What is asked: Collect every line in the entries below that contains the word "cell", and copy each one in full.
### Available records
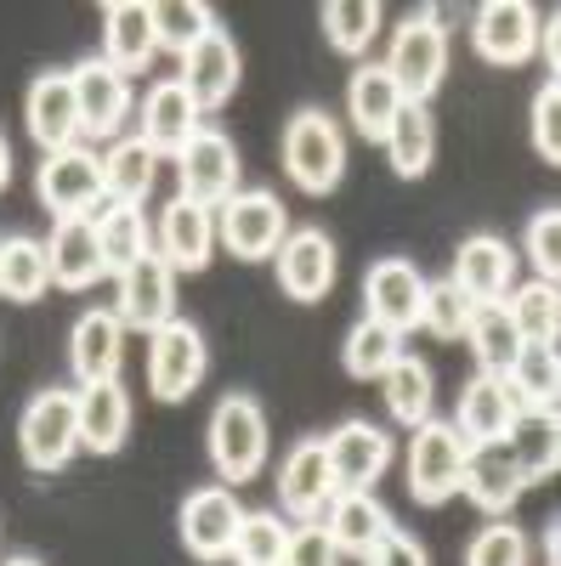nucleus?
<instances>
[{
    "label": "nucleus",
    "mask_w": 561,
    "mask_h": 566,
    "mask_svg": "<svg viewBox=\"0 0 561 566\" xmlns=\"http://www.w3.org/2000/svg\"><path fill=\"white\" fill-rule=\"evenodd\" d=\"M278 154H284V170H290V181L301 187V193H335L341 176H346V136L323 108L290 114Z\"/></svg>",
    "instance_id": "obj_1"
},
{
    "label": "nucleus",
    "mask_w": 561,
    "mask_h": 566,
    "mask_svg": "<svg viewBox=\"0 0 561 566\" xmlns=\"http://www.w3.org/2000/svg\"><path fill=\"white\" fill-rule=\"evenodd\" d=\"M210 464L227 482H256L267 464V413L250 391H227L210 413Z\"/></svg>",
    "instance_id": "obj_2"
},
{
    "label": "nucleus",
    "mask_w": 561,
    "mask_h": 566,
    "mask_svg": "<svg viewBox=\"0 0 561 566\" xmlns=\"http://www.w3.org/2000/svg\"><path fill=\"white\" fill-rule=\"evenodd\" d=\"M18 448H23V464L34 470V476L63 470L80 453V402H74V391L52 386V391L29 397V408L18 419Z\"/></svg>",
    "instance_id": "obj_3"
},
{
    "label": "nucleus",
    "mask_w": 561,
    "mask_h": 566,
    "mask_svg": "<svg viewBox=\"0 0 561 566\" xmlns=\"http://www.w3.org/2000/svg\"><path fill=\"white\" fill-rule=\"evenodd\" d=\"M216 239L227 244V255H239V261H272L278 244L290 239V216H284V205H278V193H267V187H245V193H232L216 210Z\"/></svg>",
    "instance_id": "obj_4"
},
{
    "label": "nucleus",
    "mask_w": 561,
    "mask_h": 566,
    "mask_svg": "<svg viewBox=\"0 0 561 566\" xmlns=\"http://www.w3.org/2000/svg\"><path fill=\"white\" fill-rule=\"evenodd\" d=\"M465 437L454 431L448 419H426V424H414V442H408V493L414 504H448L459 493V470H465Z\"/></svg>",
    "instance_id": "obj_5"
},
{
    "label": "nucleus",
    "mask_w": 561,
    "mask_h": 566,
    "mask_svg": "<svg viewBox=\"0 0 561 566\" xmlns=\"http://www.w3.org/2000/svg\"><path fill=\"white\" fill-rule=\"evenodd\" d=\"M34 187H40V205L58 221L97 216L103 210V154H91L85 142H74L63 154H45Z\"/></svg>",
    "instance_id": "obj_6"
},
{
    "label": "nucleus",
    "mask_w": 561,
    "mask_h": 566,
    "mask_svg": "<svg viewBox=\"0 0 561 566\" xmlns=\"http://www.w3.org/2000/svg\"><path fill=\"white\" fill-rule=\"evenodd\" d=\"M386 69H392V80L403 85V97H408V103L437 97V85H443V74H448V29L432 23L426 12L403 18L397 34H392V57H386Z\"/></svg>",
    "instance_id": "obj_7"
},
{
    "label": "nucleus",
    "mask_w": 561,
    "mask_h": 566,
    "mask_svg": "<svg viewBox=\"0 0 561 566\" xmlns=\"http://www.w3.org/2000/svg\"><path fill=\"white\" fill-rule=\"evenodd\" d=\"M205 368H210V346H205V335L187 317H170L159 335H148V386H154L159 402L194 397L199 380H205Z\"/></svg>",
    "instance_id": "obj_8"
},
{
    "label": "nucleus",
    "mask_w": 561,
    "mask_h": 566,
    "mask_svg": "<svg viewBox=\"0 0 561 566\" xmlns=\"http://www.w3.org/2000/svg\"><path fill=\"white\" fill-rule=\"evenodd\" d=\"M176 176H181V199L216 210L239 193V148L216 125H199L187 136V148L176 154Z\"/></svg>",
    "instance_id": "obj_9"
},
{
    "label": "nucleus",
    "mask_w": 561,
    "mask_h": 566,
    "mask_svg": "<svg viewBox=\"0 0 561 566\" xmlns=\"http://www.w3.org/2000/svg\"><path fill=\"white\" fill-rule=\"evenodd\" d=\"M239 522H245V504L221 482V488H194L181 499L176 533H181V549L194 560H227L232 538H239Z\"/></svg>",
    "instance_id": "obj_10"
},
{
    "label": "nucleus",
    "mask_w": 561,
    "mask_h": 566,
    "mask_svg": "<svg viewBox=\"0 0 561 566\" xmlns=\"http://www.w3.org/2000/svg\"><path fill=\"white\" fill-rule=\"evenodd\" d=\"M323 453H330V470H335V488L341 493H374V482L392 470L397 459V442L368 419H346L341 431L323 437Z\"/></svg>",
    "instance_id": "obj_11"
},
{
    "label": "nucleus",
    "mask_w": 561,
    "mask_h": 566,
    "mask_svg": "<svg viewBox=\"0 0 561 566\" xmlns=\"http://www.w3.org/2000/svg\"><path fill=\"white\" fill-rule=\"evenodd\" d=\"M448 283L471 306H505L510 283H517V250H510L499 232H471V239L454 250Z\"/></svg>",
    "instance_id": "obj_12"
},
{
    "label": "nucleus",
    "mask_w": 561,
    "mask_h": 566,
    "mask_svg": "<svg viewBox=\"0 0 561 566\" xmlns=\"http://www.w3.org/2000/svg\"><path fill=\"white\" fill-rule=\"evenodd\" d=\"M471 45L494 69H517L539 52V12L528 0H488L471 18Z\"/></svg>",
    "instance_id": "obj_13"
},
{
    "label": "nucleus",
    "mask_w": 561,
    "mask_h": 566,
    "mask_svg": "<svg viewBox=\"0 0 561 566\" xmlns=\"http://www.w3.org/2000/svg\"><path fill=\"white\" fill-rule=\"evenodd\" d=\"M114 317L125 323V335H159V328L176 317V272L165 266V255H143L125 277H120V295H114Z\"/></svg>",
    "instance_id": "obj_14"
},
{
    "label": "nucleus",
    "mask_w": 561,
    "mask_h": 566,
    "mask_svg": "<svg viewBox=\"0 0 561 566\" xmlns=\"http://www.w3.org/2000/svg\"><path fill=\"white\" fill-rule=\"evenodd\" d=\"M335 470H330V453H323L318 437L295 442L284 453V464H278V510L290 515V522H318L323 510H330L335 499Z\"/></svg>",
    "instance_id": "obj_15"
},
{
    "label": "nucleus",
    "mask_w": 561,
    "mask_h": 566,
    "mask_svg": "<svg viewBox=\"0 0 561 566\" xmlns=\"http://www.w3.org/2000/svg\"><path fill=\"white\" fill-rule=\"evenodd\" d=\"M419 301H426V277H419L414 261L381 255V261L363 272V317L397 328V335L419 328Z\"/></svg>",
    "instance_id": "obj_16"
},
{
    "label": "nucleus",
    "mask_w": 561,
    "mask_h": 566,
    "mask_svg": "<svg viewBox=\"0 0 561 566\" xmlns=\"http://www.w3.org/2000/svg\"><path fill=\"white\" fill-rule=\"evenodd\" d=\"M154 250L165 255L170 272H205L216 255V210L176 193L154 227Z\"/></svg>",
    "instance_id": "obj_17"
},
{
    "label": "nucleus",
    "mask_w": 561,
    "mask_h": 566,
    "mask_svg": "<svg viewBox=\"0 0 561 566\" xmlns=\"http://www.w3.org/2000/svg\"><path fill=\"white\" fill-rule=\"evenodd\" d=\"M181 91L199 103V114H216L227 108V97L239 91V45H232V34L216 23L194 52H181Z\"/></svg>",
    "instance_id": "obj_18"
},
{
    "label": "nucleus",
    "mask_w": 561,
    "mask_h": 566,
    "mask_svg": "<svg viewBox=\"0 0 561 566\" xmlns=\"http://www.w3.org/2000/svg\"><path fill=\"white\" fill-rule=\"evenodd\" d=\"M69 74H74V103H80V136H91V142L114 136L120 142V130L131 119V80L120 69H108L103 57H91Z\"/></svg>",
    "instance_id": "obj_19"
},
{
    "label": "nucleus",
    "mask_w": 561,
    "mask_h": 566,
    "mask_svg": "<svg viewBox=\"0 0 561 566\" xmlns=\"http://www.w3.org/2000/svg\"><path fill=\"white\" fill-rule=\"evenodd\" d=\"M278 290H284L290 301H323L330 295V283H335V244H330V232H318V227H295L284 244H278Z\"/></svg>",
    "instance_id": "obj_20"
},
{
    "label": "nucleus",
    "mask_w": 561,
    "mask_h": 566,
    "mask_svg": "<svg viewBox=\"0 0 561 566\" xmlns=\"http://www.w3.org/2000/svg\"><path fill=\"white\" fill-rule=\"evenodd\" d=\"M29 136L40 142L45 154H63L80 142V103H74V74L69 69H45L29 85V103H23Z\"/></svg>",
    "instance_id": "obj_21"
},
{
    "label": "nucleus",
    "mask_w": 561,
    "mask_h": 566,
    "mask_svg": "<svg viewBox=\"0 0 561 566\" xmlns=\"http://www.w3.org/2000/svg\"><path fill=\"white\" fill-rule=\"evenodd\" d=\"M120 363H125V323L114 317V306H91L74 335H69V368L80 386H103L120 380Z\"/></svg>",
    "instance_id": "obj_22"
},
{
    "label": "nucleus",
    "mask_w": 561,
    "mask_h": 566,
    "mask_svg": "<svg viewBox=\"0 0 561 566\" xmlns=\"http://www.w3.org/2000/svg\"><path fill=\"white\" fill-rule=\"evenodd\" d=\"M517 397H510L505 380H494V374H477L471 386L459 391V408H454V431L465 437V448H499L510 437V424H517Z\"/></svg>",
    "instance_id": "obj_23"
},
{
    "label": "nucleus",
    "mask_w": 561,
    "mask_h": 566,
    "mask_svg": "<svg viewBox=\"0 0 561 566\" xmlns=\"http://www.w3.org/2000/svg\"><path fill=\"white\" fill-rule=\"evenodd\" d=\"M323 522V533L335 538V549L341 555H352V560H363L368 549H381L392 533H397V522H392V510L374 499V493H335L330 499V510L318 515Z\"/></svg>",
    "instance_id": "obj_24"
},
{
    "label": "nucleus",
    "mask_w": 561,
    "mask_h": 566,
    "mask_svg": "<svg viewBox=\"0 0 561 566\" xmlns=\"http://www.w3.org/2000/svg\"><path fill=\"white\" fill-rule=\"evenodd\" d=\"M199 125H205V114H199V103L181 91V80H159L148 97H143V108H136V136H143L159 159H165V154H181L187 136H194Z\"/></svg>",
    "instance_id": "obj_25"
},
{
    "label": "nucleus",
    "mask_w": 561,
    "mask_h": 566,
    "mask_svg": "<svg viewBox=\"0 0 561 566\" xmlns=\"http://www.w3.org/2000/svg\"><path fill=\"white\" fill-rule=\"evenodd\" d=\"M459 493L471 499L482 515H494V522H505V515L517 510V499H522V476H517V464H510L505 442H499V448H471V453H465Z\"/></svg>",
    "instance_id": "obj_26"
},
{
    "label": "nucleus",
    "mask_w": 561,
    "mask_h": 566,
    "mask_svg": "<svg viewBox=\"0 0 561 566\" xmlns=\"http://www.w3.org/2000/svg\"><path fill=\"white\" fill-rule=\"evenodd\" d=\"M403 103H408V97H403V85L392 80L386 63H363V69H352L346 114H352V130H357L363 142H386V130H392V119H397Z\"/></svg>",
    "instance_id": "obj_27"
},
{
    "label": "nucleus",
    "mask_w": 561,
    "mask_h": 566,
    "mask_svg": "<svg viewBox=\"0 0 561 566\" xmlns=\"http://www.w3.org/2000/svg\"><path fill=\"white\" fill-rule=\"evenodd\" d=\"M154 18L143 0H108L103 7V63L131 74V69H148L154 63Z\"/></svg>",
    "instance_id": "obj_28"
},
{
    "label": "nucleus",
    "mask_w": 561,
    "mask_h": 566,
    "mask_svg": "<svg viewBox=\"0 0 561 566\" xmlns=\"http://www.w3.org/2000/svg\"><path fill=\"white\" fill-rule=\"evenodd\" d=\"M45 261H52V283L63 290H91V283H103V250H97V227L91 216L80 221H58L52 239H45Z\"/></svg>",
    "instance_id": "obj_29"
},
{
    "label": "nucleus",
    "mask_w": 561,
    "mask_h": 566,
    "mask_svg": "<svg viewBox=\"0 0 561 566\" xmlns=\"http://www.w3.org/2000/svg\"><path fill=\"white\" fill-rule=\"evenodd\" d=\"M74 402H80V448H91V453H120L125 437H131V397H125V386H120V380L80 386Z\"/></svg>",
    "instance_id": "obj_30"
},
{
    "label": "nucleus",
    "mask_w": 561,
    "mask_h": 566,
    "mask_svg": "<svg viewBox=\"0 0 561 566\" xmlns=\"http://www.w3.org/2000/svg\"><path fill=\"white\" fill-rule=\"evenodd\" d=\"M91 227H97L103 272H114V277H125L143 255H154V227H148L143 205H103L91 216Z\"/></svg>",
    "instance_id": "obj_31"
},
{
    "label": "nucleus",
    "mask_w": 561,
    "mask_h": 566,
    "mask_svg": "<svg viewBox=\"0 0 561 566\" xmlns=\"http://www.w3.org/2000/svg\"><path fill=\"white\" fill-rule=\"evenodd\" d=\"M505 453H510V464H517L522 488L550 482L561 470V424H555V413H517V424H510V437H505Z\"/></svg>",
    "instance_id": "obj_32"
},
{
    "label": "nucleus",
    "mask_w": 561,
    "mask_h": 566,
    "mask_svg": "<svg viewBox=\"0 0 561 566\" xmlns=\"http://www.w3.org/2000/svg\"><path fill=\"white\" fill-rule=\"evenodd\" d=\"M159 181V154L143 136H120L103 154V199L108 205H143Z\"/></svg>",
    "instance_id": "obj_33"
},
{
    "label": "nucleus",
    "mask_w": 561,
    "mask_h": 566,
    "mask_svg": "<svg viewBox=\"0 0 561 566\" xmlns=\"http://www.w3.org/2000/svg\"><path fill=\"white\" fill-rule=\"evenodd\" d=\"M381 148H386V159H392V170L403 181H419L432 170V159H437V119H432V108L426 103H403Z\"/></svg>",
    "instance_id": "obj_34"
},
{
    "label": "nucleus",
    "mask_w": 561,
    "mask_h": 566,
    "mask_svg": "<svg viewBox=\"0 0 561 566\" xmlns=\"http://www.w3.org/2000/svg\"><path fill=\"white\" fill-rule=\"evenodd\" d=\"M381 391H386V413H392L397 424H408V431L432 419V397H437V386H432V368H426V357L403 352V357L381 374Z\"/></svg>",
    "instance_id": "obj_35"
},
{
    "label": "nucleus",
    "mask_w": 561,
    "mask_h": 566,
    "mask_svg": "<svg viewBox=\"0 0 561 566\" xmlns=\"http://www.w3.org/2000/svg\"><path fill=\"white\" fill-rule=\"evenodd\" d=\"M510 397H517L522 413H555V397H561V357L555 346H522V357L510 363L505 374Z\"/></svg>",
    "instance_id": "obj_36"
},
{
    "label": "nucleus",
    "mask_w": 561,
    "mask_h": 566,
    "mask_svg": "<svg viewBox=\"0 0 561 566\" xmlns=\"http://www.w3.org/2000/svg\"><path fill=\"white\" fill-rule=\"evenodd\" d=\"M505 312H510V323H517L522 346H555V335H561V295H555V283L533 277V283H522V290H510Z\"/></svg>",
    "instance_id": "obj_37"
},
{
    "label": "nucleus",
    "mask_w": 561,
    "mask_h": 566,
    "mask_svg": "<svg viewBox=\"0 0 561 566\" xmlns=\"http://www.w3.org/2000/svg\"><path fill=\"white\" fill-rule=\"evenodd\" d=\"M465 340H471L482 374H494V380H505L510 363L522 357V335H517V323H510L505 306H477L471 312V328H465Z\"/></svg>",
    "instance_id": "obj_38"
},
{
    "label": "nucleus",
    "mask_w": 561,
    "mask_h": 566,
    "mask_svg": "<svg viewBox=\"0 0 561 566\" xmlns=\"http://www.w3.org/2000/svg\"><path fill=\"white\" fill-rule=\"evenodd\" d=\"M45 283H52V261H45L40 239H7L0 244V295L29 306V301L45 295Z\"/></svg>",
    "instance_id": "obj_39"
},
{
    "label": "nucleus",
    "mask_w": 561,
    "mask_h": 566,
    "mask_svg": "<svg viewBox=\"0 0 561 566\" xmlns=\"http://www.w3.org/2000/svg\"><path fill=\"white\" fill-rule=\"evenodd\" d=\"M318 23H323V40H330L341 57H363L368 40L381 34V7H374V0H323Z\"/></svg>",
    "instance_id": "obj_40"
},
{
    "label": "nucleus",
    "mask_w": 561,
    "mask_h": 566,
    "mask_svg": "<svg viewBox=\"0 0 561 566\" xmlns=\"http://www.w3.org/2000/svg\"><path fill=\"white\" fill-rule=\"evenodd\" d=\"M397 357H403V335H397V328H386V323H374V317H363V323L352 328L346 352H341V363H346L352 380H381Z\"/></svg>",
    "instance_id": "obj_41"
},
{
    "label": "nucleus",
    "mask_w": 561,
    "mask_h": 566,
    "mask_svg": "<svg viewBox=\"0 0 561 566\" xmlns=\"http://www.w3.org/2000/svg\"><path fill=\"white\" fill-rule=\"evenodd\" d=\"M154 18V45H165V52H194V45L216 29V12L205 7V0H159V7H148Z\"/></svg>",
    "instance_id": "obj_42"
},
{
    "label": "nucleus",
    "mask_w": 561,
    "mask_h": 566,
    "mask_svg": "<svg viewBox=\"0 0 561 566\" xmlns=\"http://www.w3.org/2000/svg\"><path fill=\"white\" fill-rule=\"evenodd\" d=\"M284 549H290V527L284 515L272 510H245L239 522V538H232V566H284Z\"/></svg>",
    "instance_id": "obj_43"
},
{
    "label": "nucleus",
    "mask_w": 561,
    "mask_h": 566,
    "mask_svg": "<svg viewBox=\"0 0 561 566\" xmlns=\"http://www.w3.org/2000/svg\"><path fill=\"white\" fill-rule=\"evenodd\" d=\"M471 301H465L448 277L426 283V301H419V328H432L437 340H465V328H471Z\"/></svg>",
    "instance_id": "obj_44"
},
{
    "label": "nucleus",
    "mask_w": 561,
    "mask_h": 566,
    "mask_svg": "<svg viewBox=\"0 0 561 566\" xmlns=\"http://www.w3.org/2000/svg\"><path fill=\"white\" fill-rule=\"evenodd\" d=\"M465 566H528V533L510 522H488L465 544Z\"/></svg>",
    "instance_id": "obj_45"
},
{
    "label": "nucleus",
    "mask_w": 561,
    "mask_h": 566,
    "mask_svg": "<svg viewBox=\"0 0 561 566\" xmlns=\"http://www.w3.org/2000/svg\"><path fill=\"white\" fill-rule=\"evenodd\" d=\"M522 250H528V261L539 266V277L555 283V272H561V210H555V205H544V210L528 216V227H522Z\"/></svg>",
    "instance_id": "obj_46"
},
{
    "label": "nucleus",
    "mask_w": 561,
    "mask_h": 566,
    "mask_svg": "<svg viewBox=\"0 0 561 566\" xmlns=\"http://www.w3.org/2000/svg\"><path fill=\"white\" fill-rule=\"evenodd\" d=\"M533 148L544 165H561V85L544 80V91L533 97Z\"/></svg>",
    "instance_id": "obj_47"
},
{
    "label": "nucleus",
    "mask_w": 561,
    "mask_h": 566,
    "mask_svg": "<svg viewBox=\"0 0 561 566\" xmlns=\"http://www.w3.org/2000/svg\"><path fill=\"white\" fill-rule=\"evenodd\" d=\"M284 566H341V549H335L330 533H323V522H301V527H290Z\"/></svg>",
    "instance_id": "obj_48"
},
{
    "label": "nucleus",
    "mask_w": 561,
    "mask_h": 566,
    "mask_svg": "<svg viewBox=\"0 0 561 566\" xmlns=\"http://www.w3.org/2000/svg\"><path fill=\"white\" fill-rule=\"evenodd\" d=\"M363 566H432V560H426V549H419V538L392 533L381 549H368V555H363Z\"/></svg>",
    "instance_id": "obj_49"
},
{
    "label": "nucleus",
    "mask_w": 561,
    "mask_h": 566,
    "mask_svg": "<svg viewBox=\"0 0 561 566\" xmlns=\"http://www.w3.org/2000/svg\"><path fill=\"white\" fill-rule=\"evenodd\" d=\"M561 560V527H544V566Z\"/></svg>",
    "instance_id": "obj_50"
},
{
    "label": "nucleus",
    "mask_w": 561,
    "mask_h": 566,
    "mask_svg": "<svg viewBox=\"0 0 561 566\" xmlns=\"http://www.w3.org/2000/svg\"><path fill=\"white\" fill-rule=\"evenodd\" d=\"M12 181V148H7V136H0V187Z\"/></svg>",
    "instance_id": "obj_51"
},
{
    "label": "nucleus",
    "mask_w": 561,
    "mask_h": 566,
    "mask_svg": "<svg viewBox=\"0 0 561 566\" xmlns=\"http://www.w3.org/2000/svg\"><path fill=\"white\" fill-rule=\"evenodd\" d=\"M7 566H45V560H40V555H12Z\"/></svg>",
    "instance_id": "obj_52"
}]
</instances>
######
### Available records
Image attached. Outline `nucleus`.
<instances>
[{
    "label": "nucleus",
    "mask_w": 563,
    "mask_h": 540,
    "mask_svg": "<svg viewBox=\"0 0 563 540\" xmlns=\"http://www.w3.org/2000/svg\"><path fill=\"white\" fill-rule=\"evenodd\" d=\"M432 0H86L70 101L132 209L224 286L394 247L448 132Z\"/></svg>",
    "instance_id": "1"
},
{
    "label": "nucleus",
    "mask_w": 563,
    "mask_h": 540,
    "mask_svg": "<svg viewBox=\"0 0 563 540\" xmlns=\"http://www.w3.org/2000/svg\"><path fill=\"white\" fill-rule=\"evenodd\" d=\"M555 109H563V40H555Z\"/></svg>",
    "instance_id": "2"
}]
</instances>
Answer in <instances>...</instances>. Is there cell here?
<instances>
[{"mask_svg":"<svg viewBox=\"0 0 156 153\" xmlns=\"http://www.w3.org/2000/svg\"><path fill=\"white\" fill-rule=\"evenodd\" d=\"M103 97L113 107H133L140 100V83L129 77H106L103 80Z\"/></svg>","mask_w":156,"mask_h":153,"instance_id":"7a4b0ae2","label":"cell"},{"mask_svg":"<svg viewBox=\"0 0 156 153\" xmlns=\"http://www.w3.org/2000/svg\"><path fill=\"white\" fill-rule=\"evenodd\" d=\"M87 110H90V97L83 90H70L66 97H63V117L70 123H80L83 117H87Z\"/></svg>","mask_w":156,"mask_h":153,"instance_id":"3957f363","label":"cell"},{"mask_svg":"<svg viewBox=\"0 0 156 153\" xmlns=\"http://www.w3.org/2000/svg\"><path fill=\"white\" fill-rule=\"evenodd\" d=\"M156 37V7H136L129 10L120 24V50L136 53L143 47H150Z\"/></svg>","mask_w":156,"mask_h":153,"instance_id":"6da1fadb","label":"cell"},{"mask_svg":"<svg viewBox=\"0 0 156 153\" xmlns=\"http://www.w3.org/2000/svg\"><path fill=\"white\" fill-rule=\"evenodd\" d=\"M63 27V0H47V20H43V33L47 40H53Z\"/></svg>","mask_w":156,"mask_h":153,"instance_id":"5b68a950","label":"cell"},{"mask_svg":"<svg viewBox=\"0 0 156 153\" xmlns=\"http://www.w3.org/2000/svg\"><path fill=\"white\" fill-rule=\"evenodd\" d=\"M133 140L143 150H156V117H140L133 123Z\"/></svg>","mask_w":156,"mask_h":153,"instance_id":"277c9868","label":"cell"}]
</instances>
######
The output:
Answer in <instances>...</instances>. Is there cell here?
[{"mask_svg":"<svg viewBox=\"0 0 156 153\" xmlns=\"http://www.w3.org/2000/svg\"><path fill=\"white\" fill-rule=\"evenodd\" d=\"M103 97L113 107H133L140 100V83L129 77H106L103 80Z\"/></svg>","mask_w":156,"mask_h":153,"instance_id":"7a4b0ae2","label":"cell"},{"mask_svg":"<svg viewBox=\"0 0 156 153\" xmlns=\"http://www.w3.org/2000/svg\"><path fill=\"white\" fill-rule=\"evenodd\" d=\"M87 110H90V97L83 90H70L66 97H63V117L70 123H80L83 117H87Z\"/></svg>","mask_w":156,"mask_h":153,"instance_id":"3957f363","label":"cell"},{"mask_svg":"<svg viewBox=\"0 0 156 153\" xmlns=\"http://www.w3.org/2000/svg\"><path fill=\"white\" fill-rule=\"evenodd\" d=\"M156 37V7H136L129 10L120 24V50L136 53L143 47H150Z\"/></svg>","mask_w":156,"mask_h":153,"instance_id":"6da1fadb","label":"cell"},{"mask_svg":"<svg viewBox=\"0 0 156 153\" xmlns=\"http://www.w3.org/2000/svg\"><path fill=\"white\" fill-rule=\"evenodd\" d=\"M63 27V0H47V20H43V33L47 40H53Z\"/></svg>","mask_w":156,"mask_h":153,"instance_id":"5b68a950","label":"cell"},{"mask_svg":"<svg viewBox=\"0 0 156 153\" xmlns=\"http://www.w3.org/2000/svg\"><path fill=\"white\" fill-rule=\"evenodd\" d=\"M133 140L143 150H156V117H140L133 123Z\"/></svg>","mask_w":156,"mask_h":153,"instance_id":"277c9868","label":"cell"}]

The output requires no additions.